# Would this neural network have short term memory?

I want to design a NN that can remember it's last 7 actions and use them as inputs. So for example it would be able to store words in it's memory. Therefore if it had a choice of 10 different actions, the number of words it could store is $$10^7$$.

Here is my design:

$$out_{n+1} = f(out_n, in_n)\mathbf{N} + out_n.\mathbf{M}$$

$$action_n = \sigma(\mathbf{N} \cdot out_n)$$

Where $$f$$ represents some layered neural network. Some of the actions would be physical actions and some might be internal (such as thinking of the letter 'C').
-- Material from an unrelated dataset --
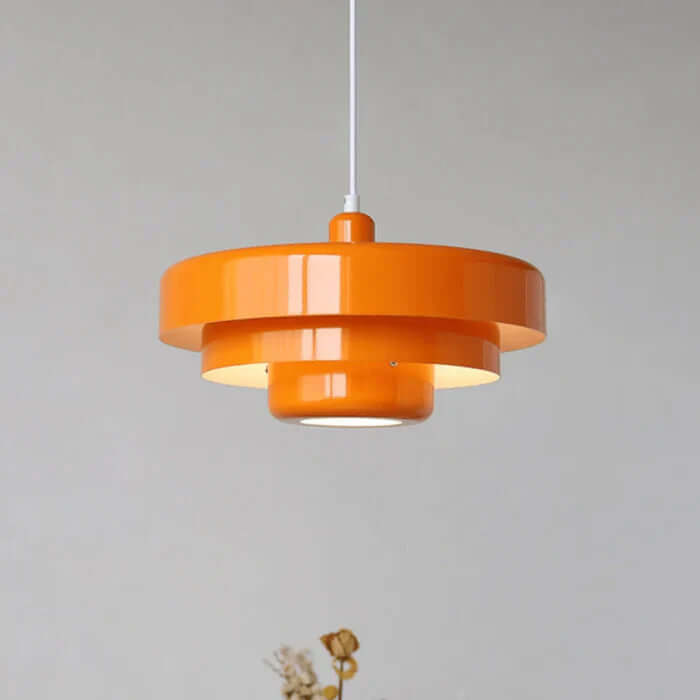 Pendelleuchte Vintage-Stil für Esszimmer und Küche, Moderne Hängeleuchte mit LED-Technologie 1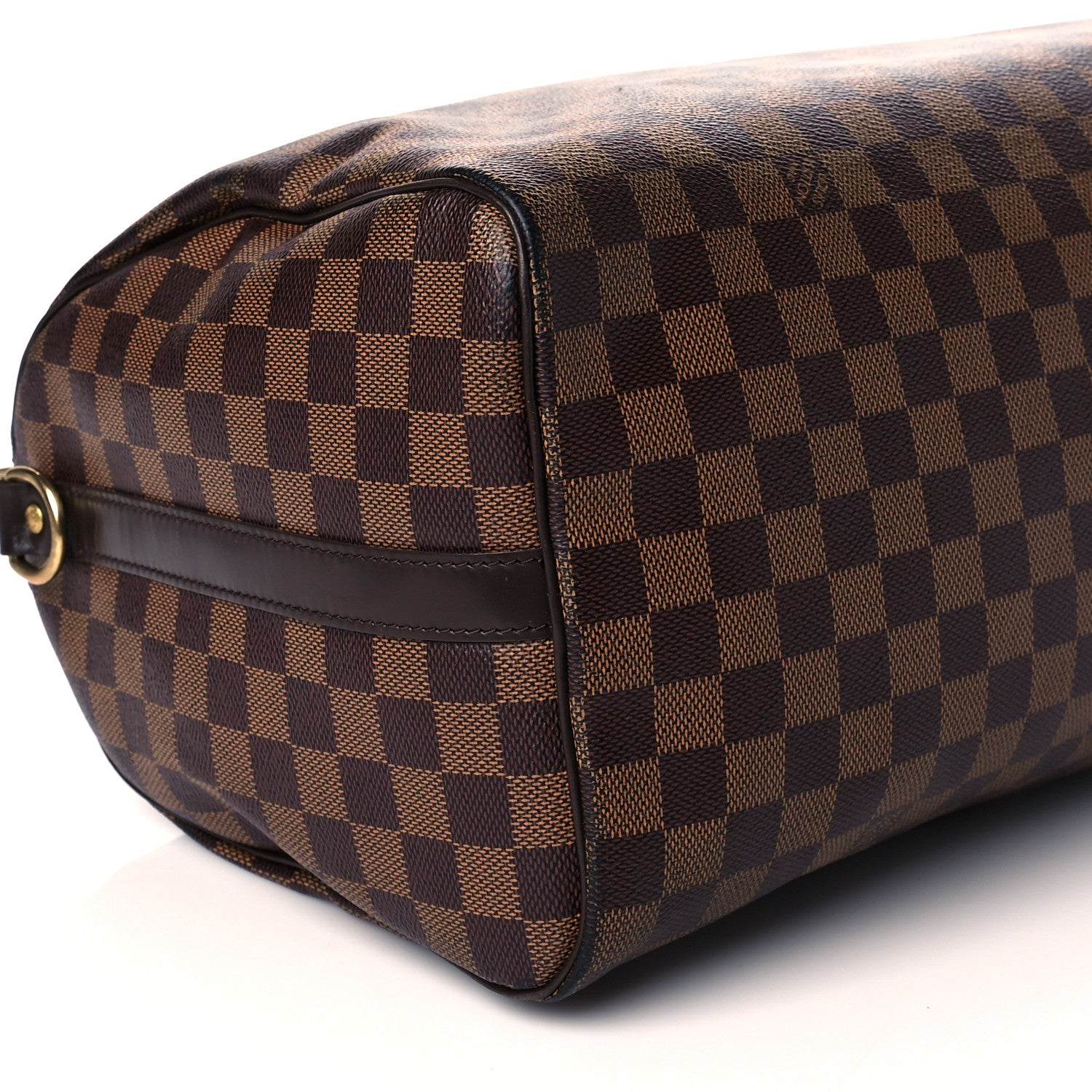 Louis Vuitton Damier Ebene Speedy Bandouliere 35 7 of 10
Basically I want $$out_n$$ to be an array that keeps the last 6 action values and puts them back in. So $$M$$ will be the matrix:

$$\begin{bmatrix} 0&1&0&0&0&0\\ 0&0&1&0&0&0\\ 0&0&0&1&0&0\\ 0&0&0&0&1&0\\ 0&0&0&0&0&1\\ 0&0&0&0&0&0 \end{bmatrix}$$

i.e. it would drop the 6th item from it's memory.

and $$N$$ would be the vector:

$$\begin{bmatrix} 1&0&0&0&0&0&0 \end{bmatrix}$$

I think this would be equivalent to an equation of the form:

$$out_{n+1}=F(in_n,out_n,out_{n-1},out_{n-2},...,out_{n-6})$$

So I think this would be an advantage over an RNN since this model remembers precisely it's last 6 actions. But would this be better than an RNN or worse? One could increase it's memory to more than 7 quite easily.

I think it's basically the same archececture as an RNN except elinimating a lot of the connections. Is this a new design or a common design?

One problem with this design is that you might also want a memory that is over longer time periods (e.g. for actions that take more than one tick.) But that might be solved by enhancing the archecture.

Congrats, you have invented 1d convolution. Convolution combined with RNN would have some advantage over just RNN. Think about the perception field. In this layer, you do aggregate $$6$$ values to one. Imagine two of them - it will be $$36$$ already, etc. But, in the end, you still need RNN at the end to aggregate a variable length to constant length.